Retype, word for word, every line starting at the line with "Which one is higher" and ending with the final line of the entries; skip the pictures.

..............................

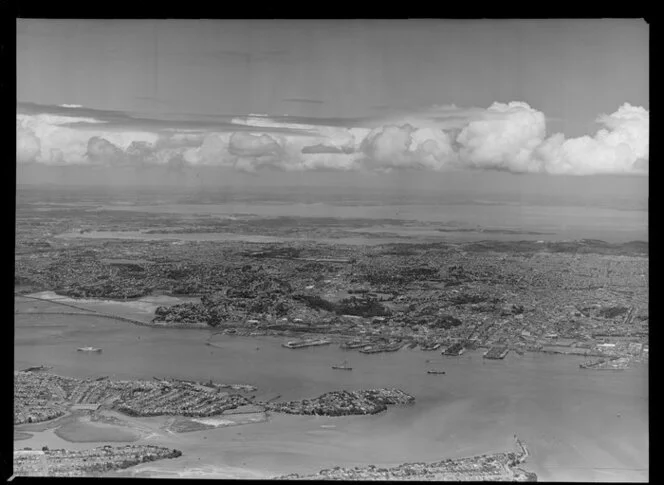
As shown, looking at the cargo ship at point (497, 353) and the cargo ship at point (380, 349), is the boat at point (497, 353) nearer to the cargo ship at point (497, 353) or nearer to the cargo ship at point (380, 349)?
the cargo ship at point (497, 353)

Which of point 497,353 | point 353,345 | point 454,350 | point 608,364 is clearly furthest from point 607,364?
point 353,345

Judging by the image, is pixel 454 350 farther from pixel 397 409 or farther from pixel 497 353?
pixel 397 409

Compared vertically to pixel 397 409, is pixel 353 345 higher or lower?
higher

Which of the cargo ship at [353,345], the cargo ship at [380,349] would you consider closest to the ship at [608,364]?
the cargo ship at [380,349]

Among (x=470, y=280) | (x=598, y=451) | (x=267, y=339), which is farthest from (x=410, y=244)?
(x=598, y=451)

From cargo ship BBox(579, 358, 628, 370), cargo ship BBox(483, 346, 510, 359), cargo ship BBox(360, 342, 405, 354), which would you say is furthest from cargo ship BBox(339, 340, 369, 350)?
cargo ship BBox(579, 358, 628, 370)

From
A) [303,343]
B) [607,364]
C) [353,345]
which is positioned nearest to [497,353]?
[607,364]

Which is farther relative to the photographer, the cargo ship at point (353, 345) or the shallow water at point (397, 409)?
the cargo ship at point (353, 345)

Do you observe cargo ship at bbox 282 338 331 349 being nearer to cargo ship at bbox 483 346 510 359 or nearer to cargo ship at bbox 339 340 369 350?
cargo ship at bbox 339 340 369 350
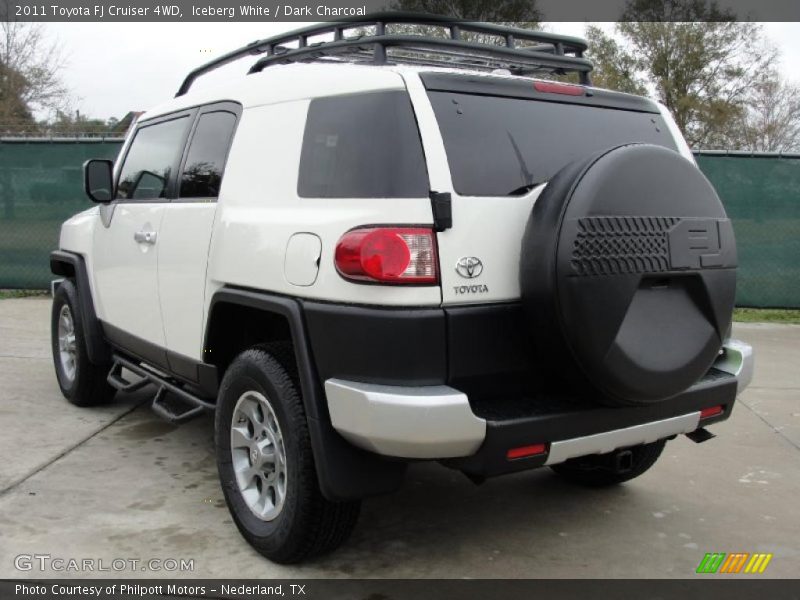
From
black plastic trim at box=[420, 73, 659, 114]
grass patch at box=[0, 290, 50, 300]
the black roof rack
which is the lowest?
grass patch at box=[0, 290, 50, 300]

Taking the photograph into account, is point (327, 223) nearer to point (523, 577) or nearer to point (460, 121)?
point (460, 121)

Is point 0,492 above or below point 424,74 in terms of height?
below

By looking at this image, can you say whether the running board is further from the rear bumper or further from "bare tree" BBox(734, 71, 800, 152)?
"bare tree" BBox(734, 71, 800, 152)

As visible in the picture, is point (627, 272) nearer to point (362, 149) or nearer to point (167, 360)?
point (362, 149)

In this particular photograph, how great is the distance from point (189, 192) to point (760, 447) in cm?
367

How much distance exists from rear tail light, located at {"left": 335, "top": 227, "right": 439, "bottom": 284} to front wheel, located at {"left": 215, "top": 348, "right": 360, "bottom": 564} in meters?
0.62

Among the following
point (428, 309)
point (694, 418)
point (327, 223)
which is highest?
point (327, 223)

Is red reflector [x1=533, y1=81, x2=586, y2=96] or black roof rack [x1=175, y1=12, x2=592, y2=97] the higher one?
black roof rack [x1=175, y1=12, x2=592, y2=97]

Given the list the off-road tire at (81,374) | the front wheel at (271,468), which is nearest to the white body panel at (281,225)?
the front wheel at (271,468)

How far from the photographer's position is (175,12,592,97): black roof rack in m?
3.13

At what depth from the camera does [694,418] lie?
3.19 metres

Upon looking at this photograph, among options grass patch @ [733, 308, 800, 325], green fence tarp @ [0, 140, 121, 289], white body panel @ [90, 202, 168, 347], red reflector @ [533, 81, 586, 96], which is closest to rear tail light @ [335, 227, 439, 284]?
red reflector @ [533, 81, 586, 96]

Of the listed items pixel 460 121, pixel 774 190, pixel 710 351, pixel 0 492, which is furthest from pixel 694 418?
pixel 774 190

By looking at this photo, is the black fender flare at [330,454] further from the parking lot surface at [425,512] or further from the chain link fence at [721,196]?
the chain link fence at [721,196]
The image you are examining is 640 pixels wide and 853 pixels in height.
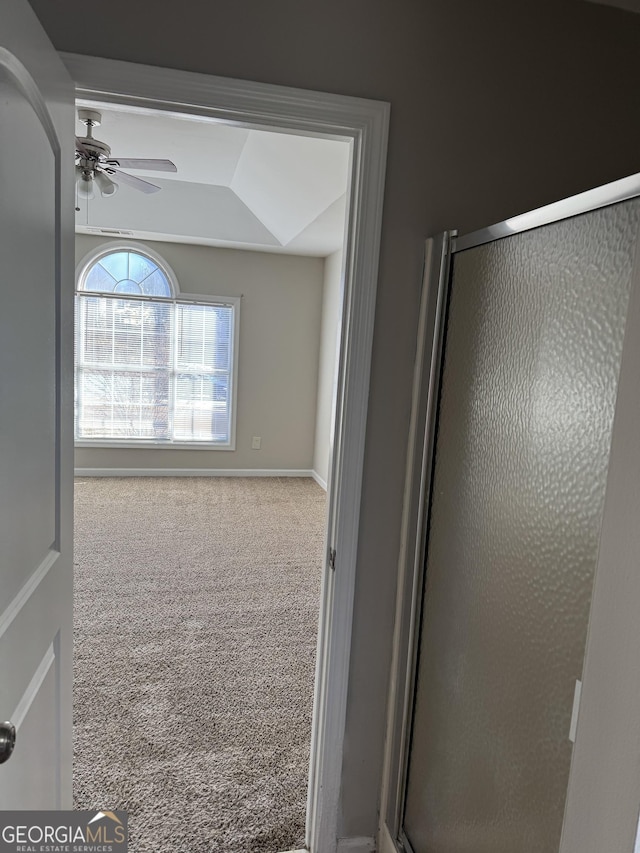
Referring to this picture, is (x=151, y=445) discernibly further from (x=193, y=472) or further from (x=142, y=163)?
(x=142, y=163)

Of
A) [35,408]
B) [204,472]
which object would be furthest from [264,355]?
[35,408]

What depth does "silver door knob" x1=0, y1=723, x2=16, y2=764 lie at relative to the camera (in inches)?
32.4

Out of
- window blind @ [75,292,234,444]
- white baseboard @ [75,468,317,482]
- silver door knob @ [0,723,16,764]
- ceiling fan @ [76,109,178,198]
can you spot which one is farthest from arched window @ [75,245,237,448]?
silver door knob @ [0,723,16,764]

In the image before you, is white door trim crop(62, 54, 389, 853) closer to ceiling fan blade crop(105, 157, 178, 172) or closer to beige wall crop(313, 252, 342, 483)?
ceiling fan blade crop(105, 157, 178, 172)

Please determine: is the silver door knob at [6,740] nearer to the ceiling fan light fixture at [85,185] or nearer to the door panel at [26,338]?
the door panel at [26,338]

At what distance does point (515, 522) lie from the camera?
3.59 feet

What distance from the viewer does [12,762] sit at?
96 cm

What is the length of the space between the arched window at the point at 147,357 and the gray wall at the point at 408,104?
182 inches

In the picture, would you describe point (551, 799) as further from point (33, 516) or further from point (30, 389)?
point (30, 389)

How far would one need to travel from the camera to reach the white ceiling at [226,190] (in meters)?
3.53

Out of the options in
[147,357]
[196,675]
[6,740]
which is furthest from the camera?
[147,357]

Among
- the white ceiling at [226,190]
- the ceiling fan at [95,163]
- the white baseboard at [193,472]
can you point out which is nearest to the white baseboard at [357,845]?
the white ceiling at [226,190]

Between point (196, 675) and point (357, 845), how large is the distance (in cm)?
107

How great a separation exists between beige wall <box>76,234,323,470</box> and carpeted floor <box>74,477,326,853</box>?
56.5 inches
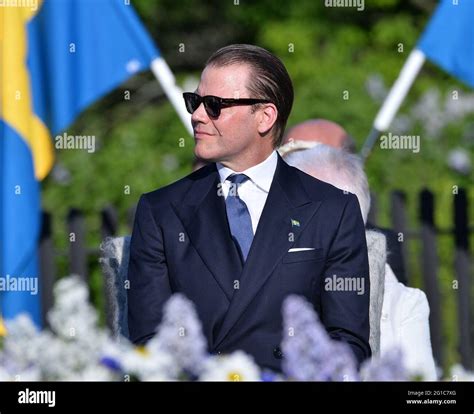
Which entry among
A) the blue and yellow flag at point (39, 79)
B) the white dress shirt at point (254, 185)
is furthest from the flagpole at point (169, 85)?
the white dress shirt at point (254, 185)

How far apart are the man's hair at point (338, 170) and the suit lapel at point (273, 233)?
0.96ft

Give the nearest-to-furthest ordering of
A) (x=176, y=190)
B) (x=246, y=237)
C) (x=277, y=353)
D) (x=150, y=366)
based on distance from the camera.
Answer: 1. (x=150, y=366)
2. (x=277, y=353)
3. (x=246, y=237)
4. (x=176, y=190)

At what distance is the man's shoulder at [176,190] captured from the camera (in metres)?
2.69

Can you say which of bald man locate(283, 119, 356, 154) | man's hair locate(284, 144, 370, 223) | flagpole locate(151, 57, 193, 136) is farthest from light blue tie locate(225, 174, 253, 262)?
flagpole locate(151, 57, 193, 136)

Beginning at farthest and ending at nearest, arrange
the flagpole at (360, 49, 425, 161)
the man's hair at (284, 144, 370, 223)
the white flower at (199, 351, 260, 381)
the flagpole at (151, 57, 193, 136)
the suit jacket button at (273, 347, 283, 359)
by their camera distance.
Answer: the flagpole at (360, 49, 425, 161) < the flagpole at (151, 57, 193, 136) < the man's hair at (284, 144, 370, 223) < the suit jacket button at (273, 347, 283, 359) < the white flower at (199, 351, 260, 381)

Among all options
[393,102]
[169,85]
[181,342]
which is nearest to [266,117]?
[181,342]

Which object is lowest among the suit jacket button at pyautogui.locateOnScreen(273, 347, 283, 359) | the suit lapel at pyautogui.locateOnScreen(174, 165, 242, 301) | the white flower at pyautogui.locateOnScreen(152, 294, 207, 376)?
the white flower at pyautogui.locateOnScreen(152, 294, 207, 376)

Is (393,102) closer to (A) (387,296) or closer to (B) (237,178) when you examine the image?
(A) (387,296)

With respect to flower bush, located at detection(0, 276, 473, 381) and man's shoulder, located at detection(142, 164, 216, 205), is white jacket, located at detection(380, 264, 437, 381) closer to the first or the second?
man's shoulder, located at detection(142, 164, 216, 205)

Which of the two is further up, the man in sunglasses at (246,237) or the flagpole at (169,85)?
the flagpole at (169,85)

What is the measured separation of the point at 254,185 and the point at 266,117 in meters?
0.17

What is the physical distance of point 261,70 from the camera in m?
2.57

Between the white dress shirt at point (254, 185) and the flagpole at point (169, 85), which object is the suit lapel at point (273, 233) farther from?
the flagpole at point (169, 85)

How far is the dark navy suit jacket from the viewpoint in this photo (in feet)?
8.21
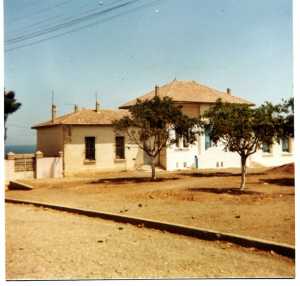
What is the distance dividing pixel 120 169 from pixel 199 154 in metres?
5.78

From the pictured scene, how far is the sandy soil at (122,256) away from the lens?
632 centimetres

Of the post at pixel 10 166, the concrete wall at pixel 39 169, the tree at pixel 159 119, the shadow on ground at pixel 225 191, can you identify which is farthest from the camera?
the concrete wall at pixel 39 169

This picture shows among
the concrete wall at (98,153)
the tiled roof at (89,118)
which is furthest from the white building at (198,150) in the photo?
the concrete wall at (98,153)

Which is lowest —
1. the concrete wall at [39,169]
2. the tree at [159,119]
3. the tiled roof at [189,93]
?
the concrete wall at [39,169]

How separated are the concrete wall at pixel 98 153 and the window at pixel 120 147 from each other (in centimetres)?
23

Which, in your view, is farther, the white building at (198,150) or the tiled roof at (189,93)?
the tiled roof at (189,93)

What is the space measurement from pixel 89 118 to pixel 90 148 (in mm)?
2042

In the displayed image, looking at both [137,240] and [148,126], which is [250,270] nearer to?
[137,240]

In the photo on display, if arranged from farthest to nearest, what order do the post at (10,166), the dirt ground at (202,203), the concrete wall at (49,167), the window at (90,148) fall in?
1. the window at (90,148)
2. the concrete wall at (49,167)
3. the post at (10,166)
4. the dirt ground at (202,203)

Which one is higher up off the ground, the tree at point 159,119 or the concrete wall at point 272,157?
the tree at point 159,119

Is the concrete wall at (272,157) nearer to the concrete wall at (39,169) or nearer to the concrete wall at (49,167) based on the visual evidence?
the concrete wall at (49,167)

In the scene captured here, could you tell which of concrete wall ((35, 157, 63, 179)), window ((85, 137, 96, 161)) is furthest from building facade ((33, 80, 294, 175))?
concrete wall ((35, 157, 63, 179))

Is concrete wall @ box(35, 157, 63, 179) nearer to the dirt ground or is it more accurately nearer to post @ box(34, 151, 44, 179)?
Answer: post @ box(34, 151, 44, 179)
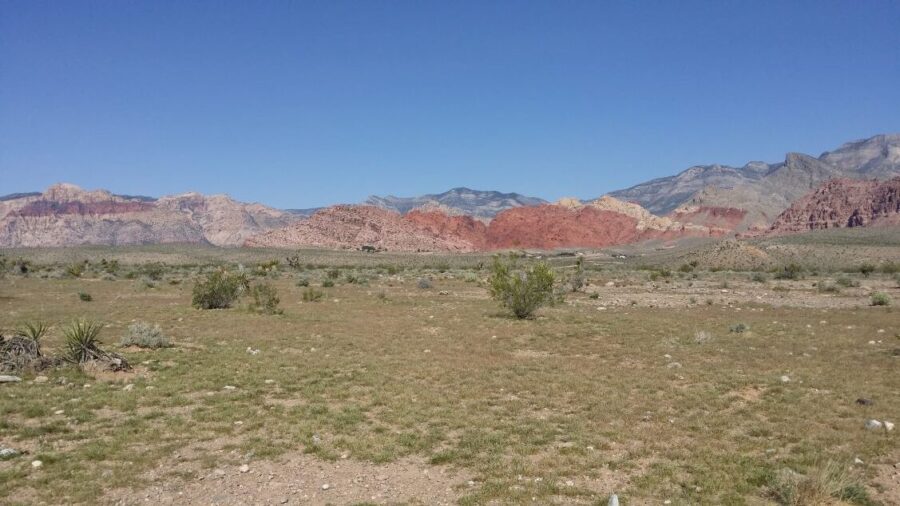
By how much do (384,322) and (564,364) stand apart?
9475mm

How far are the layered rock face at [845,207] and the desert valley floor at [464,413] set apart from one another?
446 ft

..............................

Solution to this exercise:
Which one is higher up off the ground, the tree at point 159,119 or the concrete wall at point 272,157?
the tree at point 159,119

Is the concrete wall at (272,157) nearer to the concrete wall at (39,169) or nearer to the concrete wall at (49,167) based on the visual evidence?
the concrete wall at (49,167)

In the scene captured here, could you tell which of concrete wall ((35, 157, 63, 179)), window ((85, 137, 96, 161)) is furthest from building facade ((33, 80, 294, 175))?
concrete wall ((35, 157, 63, 179))

Is concrete wall @ box(35, 157, 63, 179) nearer to the dirt ground or is it more accurately nearer to post @ box(34, 151, 44, 179)?
Answer: post @ box(34, 151, 44, 179)
By how much do (384,322) and (564,364) stand apart?
9475mm

How far are the layered rock face at [845,207] and the desert valley floor at [464,413] set apart from one another?
446 ft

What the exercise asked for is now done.